Фрагмент текста:
•••
Ты хочешь ухватить смысл — а он указывает на другое слово.
А то — на следующее.
Это как зеркала, отражающие зеркала. И конца нет.

Вот тут и появляется отсрочка.
Ты думаешь: ещё чуть-чуть, ещё одно определение — и пойму.
Но каждый шаг уводит дальше.
Потому что в языке нет финальной точки.
Нет такого места, где можно остановиться и сказать: «Вот, суть!»
Потому что «суть» — тоже слово.
А значит — тоже часть игры.

Это и есть отложенность:
смысл всегда немного впереди,
всегда ещё не сейчас,
всегда в будущем, которое не наступит.

Ты всё ближе, но никогда не касаешься.
Как асимптота.

И вот в этом Деррида радикален:
он говорит — эта отсрочка не ошибка,
она — принцип.
Ты жаждешь истины — но эта жажда встроена в саму структуру языка,
как обещание, которое не выполняется.

Ты читаешь, думая, что поймёшь.
А текст, как Сфинкс, улыбается — и уходит.


Олег:
То есть отложено — это значит, что смысл ускользает?
Или даже — обречён ускользать?

Сергей:
Именно так.
Даже не просто ускользает — обречён ускользать по своей природе.

Смысл, в системе письма у Деррида, — это не сокровище, которое можно найти.
Это фантом, который появляется в движении между знаками,
и тут же рассеивается, стоит тебе попытаться его зафиксировать.

Ты читаешь — и кажется, вот оно, понимание, почти здесь.
Но смысл не живёт внутри слов.
Он между словами.
А «между» — это значит нигде.

Поэтому смысл — всегда в пути, но никогда в точке.
Он всегда позже.
Это как поезд, которого ты ждёшь,
и каждый раз он приходит другим составом, с другим номером,
но с тем же обещанием.

Так что да — смысл обречён ускользать.
Потому что он — не субстанция, а отсрочка.
Не присутствие, а след.
•••
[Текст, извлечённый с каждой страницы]
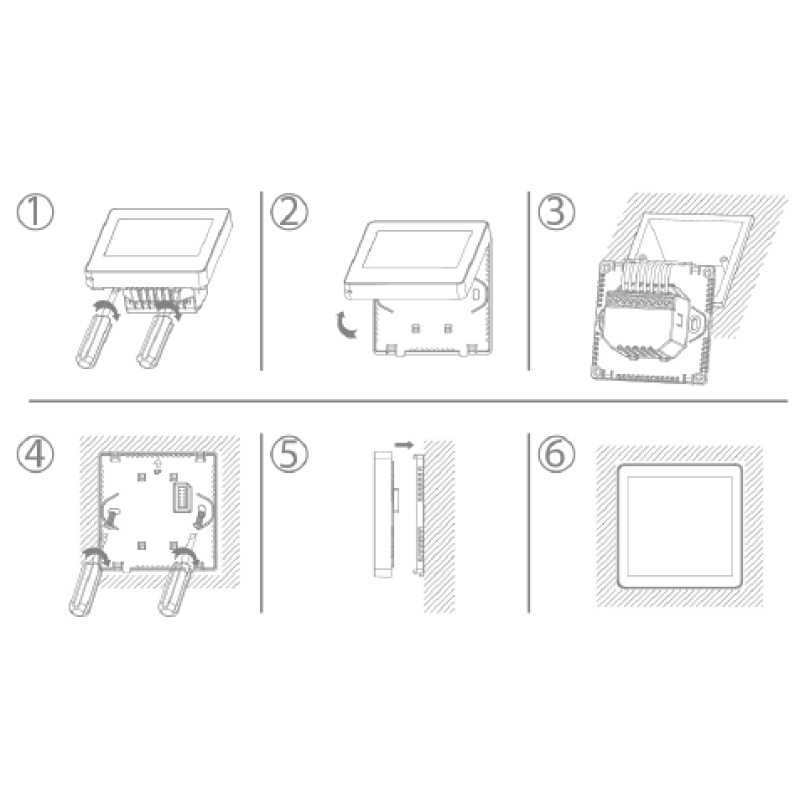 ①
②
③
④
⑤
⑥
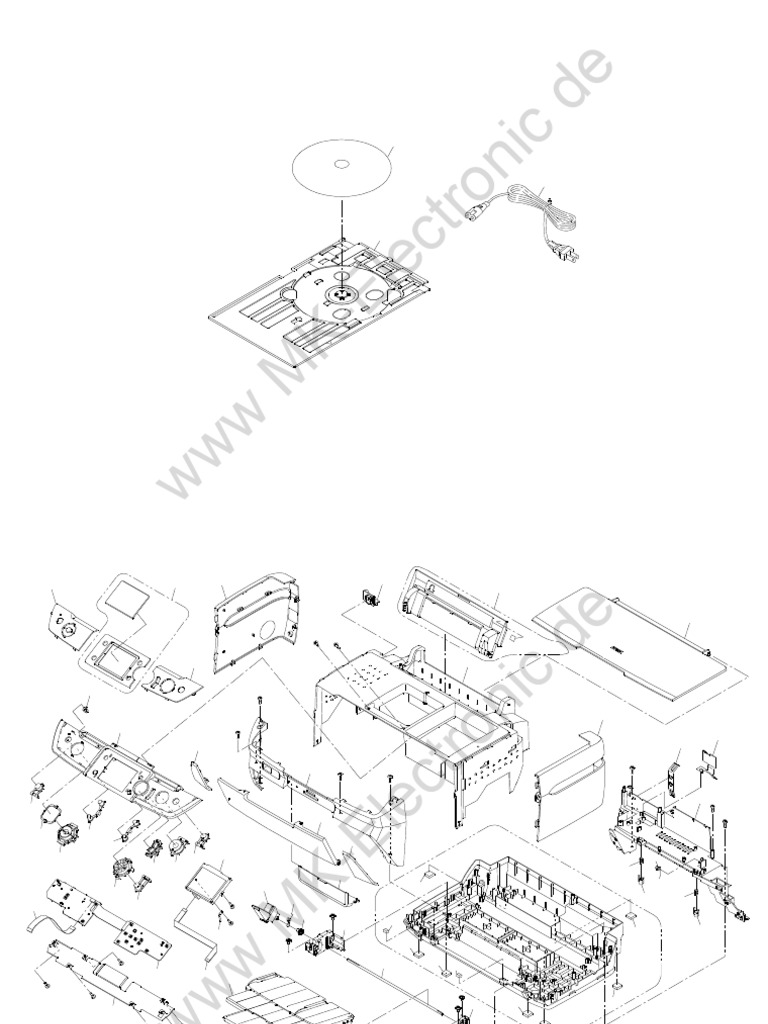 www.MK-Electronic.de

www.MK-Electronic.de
•••
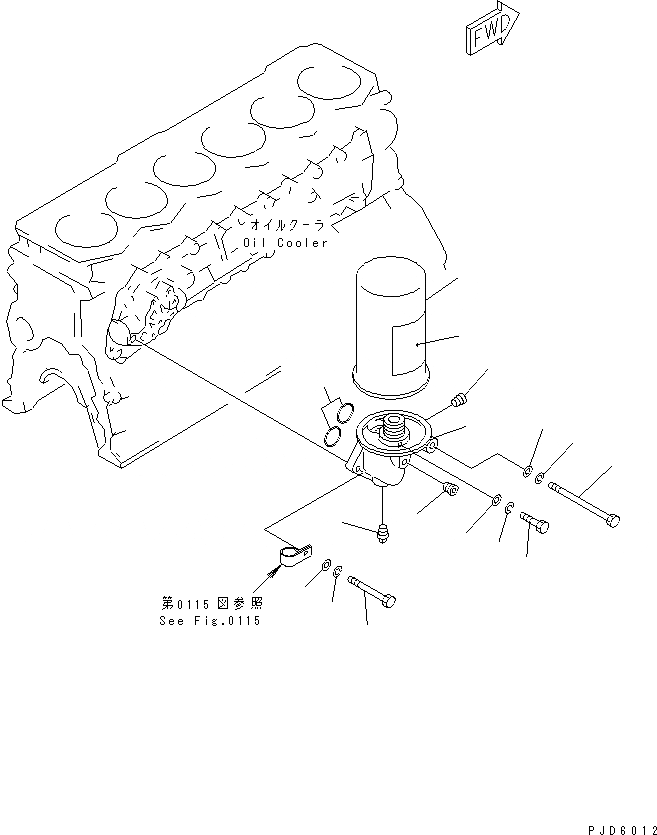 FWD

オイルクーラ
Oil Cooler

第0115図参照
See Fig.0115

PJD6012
•••
Ответьте на вопросы по фрагменту о Деррида:
1. С чем сравнивается то, что одно слово указывает на другое, а то на следующее?
2. Какое математическое понятие приводится как сравнение для приближения к смыслу без касания?
3. Где, по словам Сергея, живёт смысл, если не внутри слов?

Поле ответа:
1. С зеркалами, отражающими зеркала.
2. Асимптота.
3. Между словами.